Goals =
**1.** Decide whether each statement agrees with the Iowa politics post, answering yes or no and quoting the words of the post that settle it: (a) Judge's 2005 reports show a donation from Smithfield Foods' political action committee. (b) Fallon's press conference is set for Thursday morning. (c) Jacoby backs a cigarette tax increase of $5 a pack.
**2.** Answer these questions from the Iowa politics post:
(a) What law does Fallon say Judge's fundraising shows a need for?
(b) Where is State Representative David Jacoby from?
(c) Which newspaper ran the other article on the tax, and who wrote it?

Quoted text =
Priorities, Priorities

From the home office on 10th Street:
FALLON PRESS CONFERENCE AT CAPITOL THURSDAY

State Representative and gubernatorial candidate Ed Fallon (D-Des Moines) will hold a press conference Thursday afternoon to show how current fundraising results by another gubernatorial candidate, Patty Judge, show the need for a Clean Elections Law in Iowa. Judge’s 2005 fundraising reports show donations from several agricultural interests, including $20,000 from two members of the DeCoster family and $5000 from the political action committee for Smithfield Foods.

“All across Iowa, family farmers and rural residents are equally concerned about the growing power of corporate hog confinement operators,” Fallon said. “Iowans should be deeply concerned about the influence these interests are trying to buy through Secretary Judge’s campaign.”
It would be one thing to hold a press conference about this if Patty Judge was actually doing better than Kent "Chet Culver" Dorfman or Deacon Blouin in the polls, but she's not. According to reports from the caucuses, Judge's grassroots support was seriously lacking. And her financial disclosure reports showed that she's not doing so well.

Note to the Fallon campaign: When lesser candidates are waning, let them fall. Don't waste your time with this sort of trivial navel-gazing. You'd be a whole lot better off assembling the press to trumpet what one of your own staff members found.

Raising Taxes Saves Lives

Now we've heard it all.

According to State Represenatative David Jacoby of Coralville, a $1 a pack tax increase on cigarettes will "save lives."

If that's the case, why not raise the tax to $5 a pack? Won't we save more lives that way?

How about just banning tobacco products? That would save even more lives until everybody starting killing one another in order to stop jonesin' from having a nic fit.

Here's another article about this in the QC Times by Todd Dorman.

Provided information =
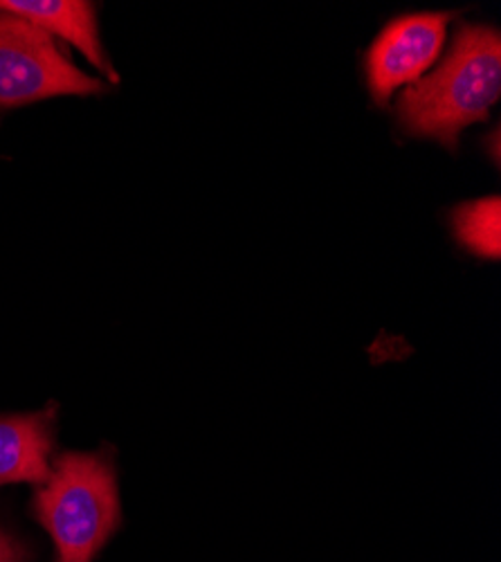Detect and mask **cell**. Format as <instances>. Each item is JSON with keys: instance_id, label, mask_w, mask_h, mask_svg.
I'll return each mask as SVG.
<instances>
[{"instance_id": "6da1fadb", "label": "cell", "mask_w": 501, "mask_h": 562, "mask_svg": "<svg viewBox=\"0 0 501 562\" xmlns=\"http://www.w3.org/2000/svg\"><path fill=\"white\" fill-rule=\"evenodd\" d=\"M501 95V34L468 25L454 38L447 59L398 100V120L412 135L457 149L462 131L488 117Z\"/></svg>"}, {"instance_id": "7a4b0ae2", "label": "cell", "mask_w": 501, "mask_h": 562, "mask_svg": "<svg viewBox=\"0 0 501 562\" xmlns=\"http://www.w3.org/2000/svg\"><path fill=\"white\" fill-rule=\"evenodd\" d=\"M34 515L61 562H93L119 527L115 468L104 454L66 452L34 495Z\"/></svg>"}, {"instance_id": "3957f363", "label": "cell", "mask_w": 501, "mask_h": 562, "mask_svg": "<svg viewBox=\"0 0 501 562\" xmlns=\"http://www.w3.org/2000/svg\"><path fill=\"white\" fill-rule=\"evenodd\" d=\"M102 90L104 83L70 64L48 32L0 12V111Z\"/></svg>"}, {"instance_id": "277c9868", "label": "cell", "mask_w": 501, "mask_h": 562, "mask_svg": "<svg viewBox=\"0 0 501 562\" xmlns=\"http://www.w3.org/2000/svg\"><path fill=\"white\" fill-rule=\"evenodd\" d=\"M449 12L409 14L389 23L367 55L369 88L376 104L385 106L400 86H412L436 61Z\"/></svg>"}, {"instance_id": "5b68a950", "label": "cell", "mask_w": 501, "mask_h": 562, "mask_svg": "<svg viewBox=\"0 0 501 562\" xmlns=\"http://www.w3.org/2000/svg\"><path fill=\"white\" fill-rule=\"evenodd\" d=\"M55 407L0 418V484H43L50 475Z\"/></svg>"}, {"instance_id": "8992f818", "label": "cell", "mask_w": 501, "mask_h": 562, "mask_svg": "<svg viewBox=\"0 0 501 562\" xmlns=\"http://www.w3.org/2000/svg\"><path fill=\"white\" fill-rule=\"evenodd\" d=\"M0 12L25 19L50 36H61L111 81H117V72L102 50L93 3H83V0H0Z\"/></svg>"}, {"instance_id": "52a82bcc", "label": "cell", "mask_w": 501, "mask_h": 562, "mask_svg": "<svg viewBox=\"0 0 501 562\" xmlns=\"http://www.w3.org/2000/svg\"><path fill=\"white\" fill-rule=\"evenodd\" d=\"M501 203L497 196L466 203L454 212V232L462 244L479 257L499 259L501 255Z\"/></svg>"}, {"instance_id": "ba28073f", "label": "cell", "mask_w": 501, "mask_h": 562, "mask_svg": "<svg viewBox=\"0 0 501 562\" xmlns=\"http://www.w3.org/2000/svg\"><path fill=\"white\" fill-rule=\"evenodd\" d=\"M27 549L16 538L0 531V562H27Z\"/></svg>"}]
</instances>
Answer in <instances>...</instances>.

Solutions by task =
**1.**
(a) Yes: "$5000 from the political action committee for Smithfield Foods"
(b) No: "Thursday afternoon"
(c) No: "a $1 a pack tax increase on cigarettes"

**2.**
(a) A Clean Elections Law in Iowa
(b) Coralville
(c) The QC Times, by Todd Dorman